* [Instructions for the task]
Where a picture occurs in the data, omit it, and copy all remaining data exactly.

* [Data listing]
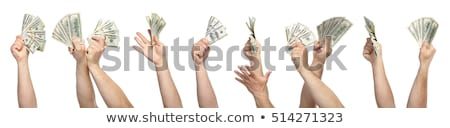 mans hand holds dollars stock photo © cookelma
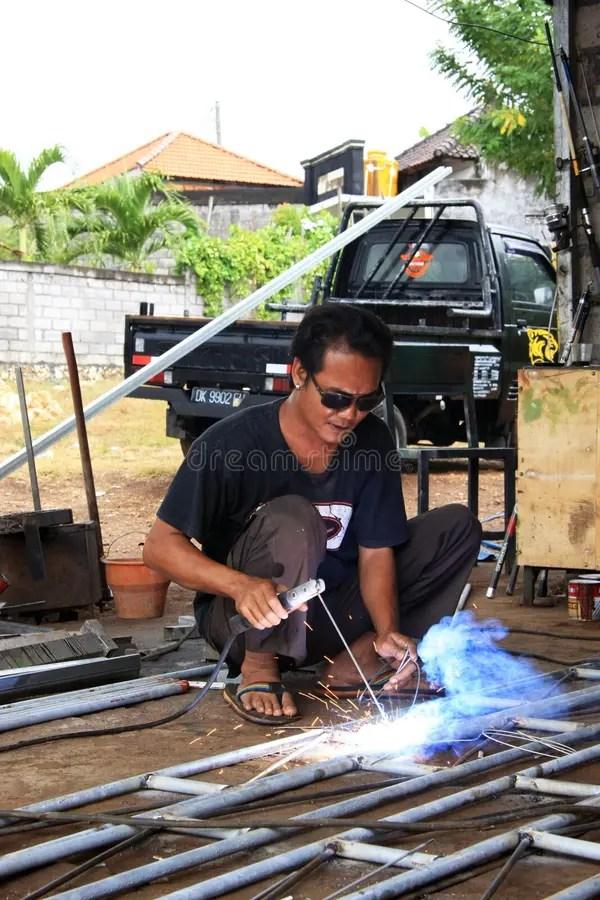 Male Welder/fabricator Welding Metalwork In Workshop Editorial Stock - welder fabricator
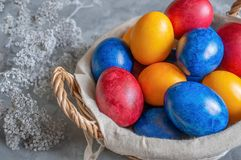 Colorful easter eggs lying in a basket on a beautiful vintage background. View from above. Easter Brunch royalty free stock photos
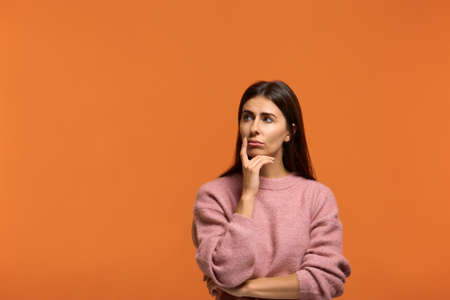 What are they doing. why. Pensive woman in pink sweater, holds finger and near mouth, looks aside and contemplates about something over orange background indoor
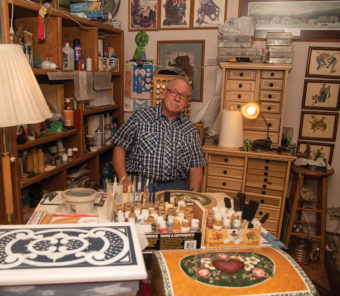 Les Tracy sitting around his woodworking and tole paintings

* [Answer to this exercise]
 mans hand holds dollars stock photo © cookelma
 Male Welder/fabricator Welding Metalwork In Workshop Editorial Stock - welder fabricator
 Colorful easter eggs lying in a basket on a beautiful vintage background. View from above. Easter Brunch royalty free stock photos
 What are they doing. why. Pensive woman in pink sweater, holds finger and near mouth, looks aside and contemplates about something over orange background indoor
 Les Tracy sitting around his woodworking and tole paintings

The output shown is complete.